- [Exercise brief] Make an exact copy, from the records below, of the lines from the line containing "Little Bighorn Remembered: The" to the line containing "SA. 12 e séance", both lines included, excluding pictures.

(Captioned web image data)
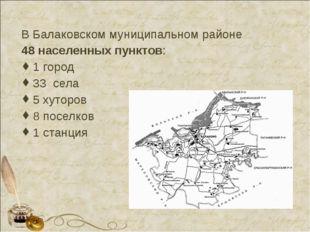 В Балаковском муниципальном районе 48 населенных пунктов: 1 город 33 села 5 х
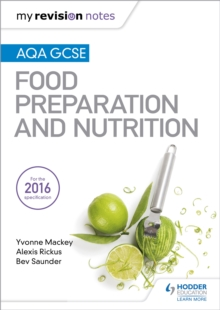 My Revision Notes: AQA GCSE Food Preparation and Nutrition, Paperback / softback Book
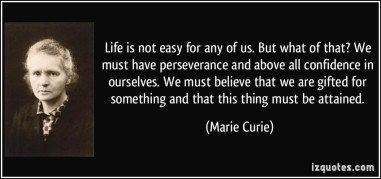 quote-life-is-not-easy-for-any-of-us-but-what-of-that-we-must-have-perseverance-and-above-all-marie-curie-45454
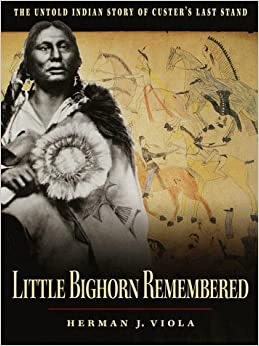Little Bighorn Remembered: The Untold Indian Story of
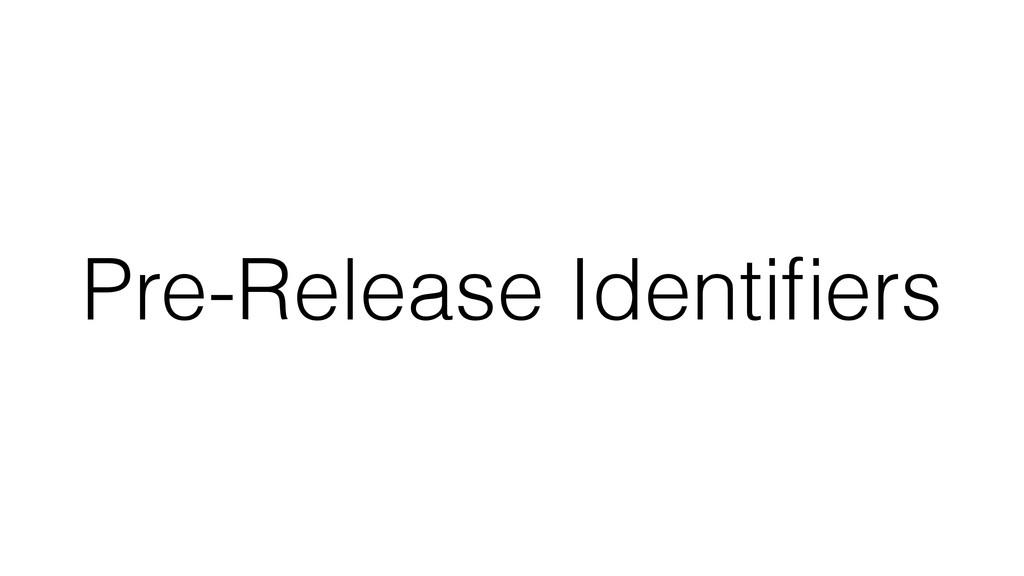 Pre-Release Identifiers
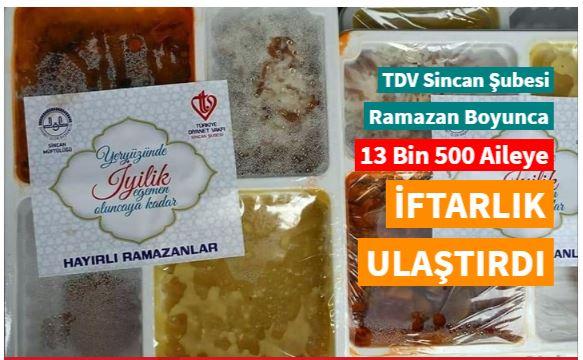 TDV Sincan Şubesi Ramazan boyunca 13 bin 500 aileye iftar paketi dağıttı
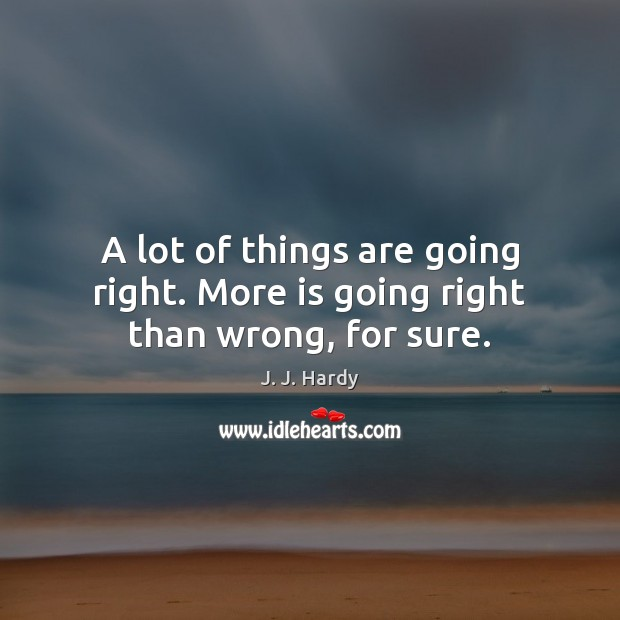 A lot of things are going right. More is going right than wrong, for sure. Image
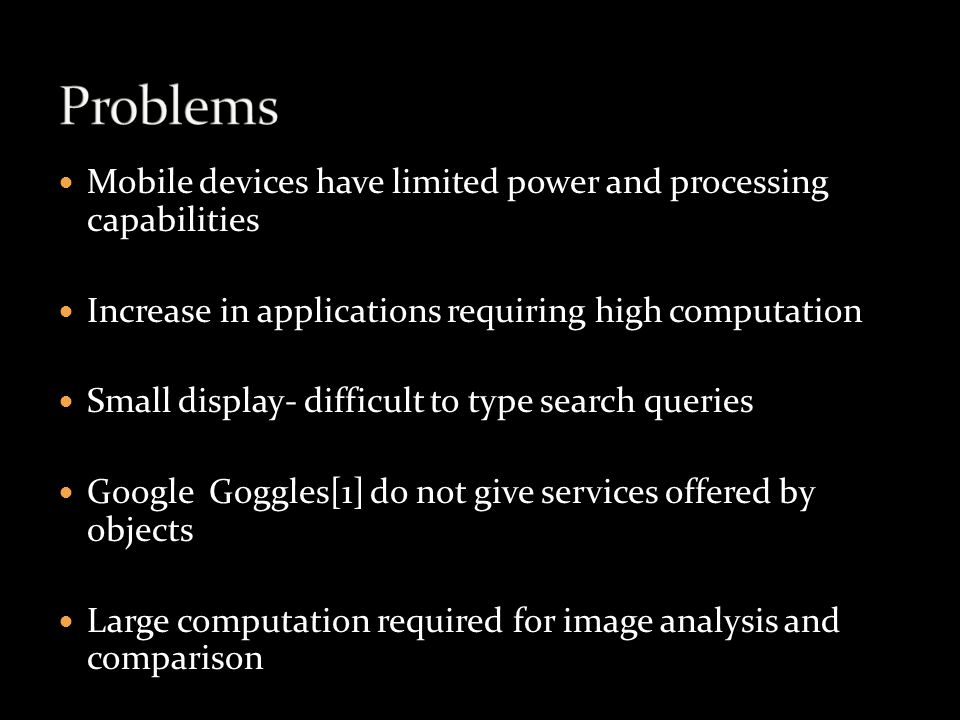 Mobile devices have limited power and processing capabilities Increase in applications requiring high computation Small display- difficult to type search queries Google Goggles[1] do not give services offered by objects Large computation required for image analysis and comparison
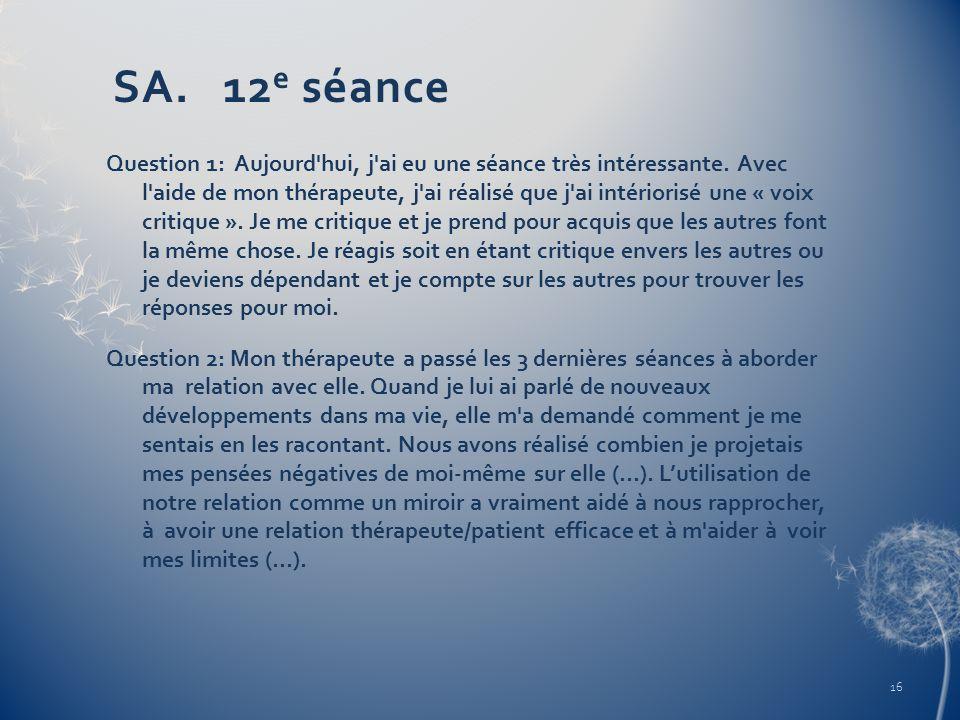 SA. 12 e séance Question 1: Aujourd'hui, j'ai eu une séance très intéressante. Avec l'aide de mon thérapeute, j'ai réalisé que j'ai intériorisé une «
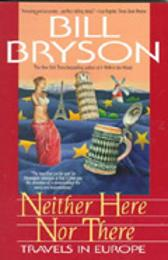 Neither Here Nor There:Travels - Bill Bryson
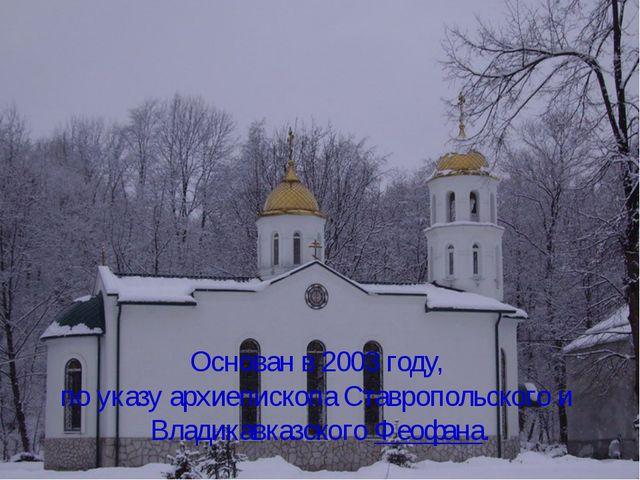Основан в 2003 году, по указу архиепископа Ставропольского и Владикавказског...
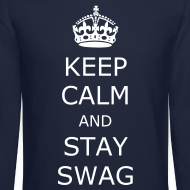 Design ~ Keep calm and stay swag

- [Answer space]
Little Bighorn Remembered: The Untold Indian Story of
 Pre-Release Identifiers
 TDV Sincan Şubesi Ramazan boyunca 13 bin 500 aileye iftar paketi dağıttı
 A lot of things are going right. More is going right than wrong, for sure. Image
 Mobile devices have limited power and processing capabilities Increase in applications requiring high computation Small display- difficult to type search queries Google Goggles[1] do not give services offered by objects Large computation required for image analysis and comparison
 SA. 12 e séance Question 1: Aujourd'hui, j'ai eu une séance très intéressante. Avec l'aide de mon thérapeute, j'ai réalisé que j'ai intériorisé une «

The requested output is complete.